Saxophonist Edoardo Marraffa’s raspy voicings and unbinding processes are effectively countered by pianist Alberto Braida’s fluid choruses and interlinking notes. At times, the musicians pursue a vibe that is derived on fleeting structural components, paired with a hearty stance. However, the program is not monolithic. Think of a sliding scale type groove, gushing with angst, calamity and treated with sobering moments.

Marraffa’s brawny notes and impacting dynamics are contrasted by microtonal musings via his subliminal sopranino sax parts on “Radice.” Here, the quartet journeys to a vast expanse. However the thirty-two minute “Calls,” is a study in rip-roaring improvisation where the band tears themes into shreds amid bad intentions.

Pianist Alberto Braida serves as a near flawless foil for Marraffa with his cascading chord phrasings and hammering block chords. Nonetheless, the musicians profess great synergy and intuitive frameworks.

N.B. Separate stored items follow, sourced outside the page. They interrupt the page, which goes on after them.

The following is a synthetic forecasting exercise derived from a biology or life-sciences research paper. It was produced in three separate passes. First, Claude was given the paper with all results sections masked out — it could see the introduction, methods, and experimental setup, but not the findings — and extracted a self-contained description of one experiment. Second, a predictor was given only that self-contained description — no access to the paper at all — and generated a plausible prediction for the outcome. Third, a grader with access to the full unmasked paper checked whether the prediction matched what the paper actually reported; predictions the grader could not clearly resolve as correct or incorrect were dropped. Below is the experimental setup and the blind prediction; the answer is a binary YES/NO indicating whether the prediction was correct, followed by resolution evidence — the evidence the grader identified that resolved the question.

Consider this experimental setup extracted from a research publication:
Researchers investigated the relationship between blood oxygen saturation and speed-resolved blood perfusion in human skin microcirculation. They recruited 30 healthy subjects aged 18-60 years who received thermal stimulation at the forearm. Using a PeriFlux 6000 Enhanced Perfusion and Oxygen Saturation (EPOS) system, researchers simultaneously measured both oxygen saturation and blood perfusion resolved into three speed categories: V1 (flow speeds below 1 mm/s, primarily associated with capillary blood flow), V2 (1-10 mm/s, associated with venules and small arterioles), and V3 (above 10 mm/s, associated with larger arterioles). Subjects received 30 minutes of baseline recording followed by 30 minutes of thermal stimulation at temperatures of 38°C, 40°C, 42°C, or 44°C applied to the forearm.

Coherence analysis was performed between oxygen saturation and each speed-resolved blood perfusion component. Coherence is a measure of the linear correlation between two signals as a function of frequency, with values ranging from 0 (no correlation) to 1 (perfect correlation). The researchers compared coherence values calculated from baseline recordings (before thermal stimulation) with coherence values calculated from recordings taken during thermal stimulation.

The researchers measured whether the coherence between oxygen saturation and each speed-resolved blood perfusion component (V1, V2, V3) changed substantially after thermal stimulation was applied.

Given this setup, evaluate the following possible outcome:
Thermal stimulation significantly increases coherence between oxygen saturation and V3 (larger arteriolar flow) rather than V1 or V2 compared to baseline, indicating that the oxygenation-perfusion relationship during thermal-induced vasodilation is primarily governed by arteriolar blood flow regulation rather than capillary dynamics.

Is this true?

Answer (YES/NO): NO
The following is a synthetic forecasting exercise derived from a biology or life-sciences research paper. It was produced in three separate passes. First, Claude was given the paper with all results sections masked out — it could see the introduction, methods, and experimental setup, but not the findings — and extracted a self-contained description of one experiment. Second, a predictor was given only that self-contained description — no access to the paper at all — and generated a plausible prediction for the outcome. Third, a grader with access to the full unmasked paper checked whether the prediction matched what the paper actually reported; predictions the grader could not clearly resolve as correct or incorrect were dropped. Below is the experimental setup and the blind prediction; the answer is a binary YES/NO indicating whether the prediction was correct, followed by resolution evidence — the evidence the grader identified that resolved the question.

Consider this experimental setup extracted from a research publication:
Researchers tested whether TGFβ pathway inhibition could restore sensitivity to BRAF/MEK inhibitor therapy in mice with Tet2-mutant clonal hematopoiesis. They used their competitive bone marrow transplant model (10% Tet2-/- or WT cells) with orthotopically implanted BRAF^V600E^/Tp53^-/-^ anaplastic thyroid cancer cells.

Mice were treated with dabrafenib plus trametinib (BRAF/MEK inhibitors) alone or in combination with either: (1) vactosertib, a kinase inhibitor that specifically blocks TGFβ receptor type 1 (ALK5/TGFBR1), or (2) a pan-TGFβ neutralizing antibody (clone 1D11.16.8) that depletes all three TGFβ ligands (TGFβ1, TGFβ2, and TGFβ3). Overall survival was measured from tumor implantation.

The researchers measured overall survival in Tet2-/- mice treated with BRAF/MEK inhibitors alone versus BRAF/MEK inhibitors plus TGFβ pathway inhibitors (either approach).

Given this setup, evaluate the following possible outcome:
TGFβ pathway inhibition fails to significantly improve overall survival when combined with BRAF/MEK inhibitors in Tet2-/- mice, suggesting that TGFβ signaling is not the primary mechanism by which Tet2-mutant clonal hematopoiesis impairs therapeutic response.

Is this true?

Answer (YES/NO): NO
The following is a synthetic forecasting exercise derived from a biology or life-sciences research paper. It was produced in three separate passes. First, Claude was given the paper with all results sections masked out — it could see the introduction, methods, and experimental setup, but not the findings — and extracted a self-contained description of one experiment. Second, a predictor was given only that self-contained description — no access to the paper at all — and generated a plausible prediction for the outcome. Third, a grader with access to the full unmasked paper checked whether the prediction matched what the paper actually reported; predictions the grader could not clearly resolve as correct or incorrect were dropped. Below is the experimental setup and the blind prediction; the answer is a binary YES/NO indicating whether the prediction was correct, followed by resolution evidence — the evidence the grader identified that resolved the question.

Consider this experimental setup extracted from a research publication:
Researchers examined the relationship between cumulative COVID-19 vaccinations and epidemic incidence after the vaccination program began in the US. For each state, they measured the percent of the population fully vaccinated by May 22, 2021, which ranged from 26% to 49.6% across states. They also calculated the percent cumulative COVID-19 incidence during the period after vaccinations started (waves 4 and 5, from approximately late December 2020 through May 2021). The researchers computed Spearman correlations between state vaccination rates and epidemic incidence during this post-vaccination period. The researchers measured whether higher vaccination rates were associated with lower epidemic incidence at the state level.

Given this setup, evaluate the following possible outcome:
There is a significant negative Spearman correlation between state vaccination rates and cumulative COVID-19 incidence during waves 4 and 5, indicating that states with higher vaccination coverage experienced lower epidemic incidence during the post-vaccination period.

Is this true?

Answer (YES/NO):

It’s free-jazz, underscored with soul and a clear-sighted group-centric vision.


www.porterrecords.com
Reviewed by: Glenn Astarita
(http://www.jazzreview.com/cd/review-21394.html)


Eco D’Alberi are an Italian free jazz combo, evidence of the free improv and jazz activity that has apparently been burgeoning in that part of Europe since the mid-1990s. Here they are recorded live on their self-titled CD (PORTER RECORDS PRCD-4054) performing in New York, Pisa and Zurich at various festivals in recent years. Ken Waxman’s liner notes point out that these Italians took their name from a short story by Henry Dumas, the Afro-American poet, writer and political activist who was heavily influenced by free jazz and moved in Sun Ra’s personal orbit during the 1960s. Eco D’Aberi’s music may not be as radical as this name-checking might suggest, but Edoardo Marraffa is the first tenorman I’ve heard who audibly plays with an Italian accent; he may keep trying to find his way back into his Ornette and Coltrane records, yet his speedy phrases still come out slicked-up with olive oil. This I regard as evidence of his
distinctive voice. Pianist Alberto Braida has been paying close attention to Cecil Taylor performances from the 1980s, but this Juilliard-flavoured dimension is another aspect that works in the group’s favour. When the quartet are not taking everything head-on like an impending car collision at high speed (such as on ‘Up Toward The Sun’), they are capable of following a curlicued path around an ornate cement garden with as many quasi-classical twists and turns as an Italian operetta. Ed Pinsent (Sound Projector)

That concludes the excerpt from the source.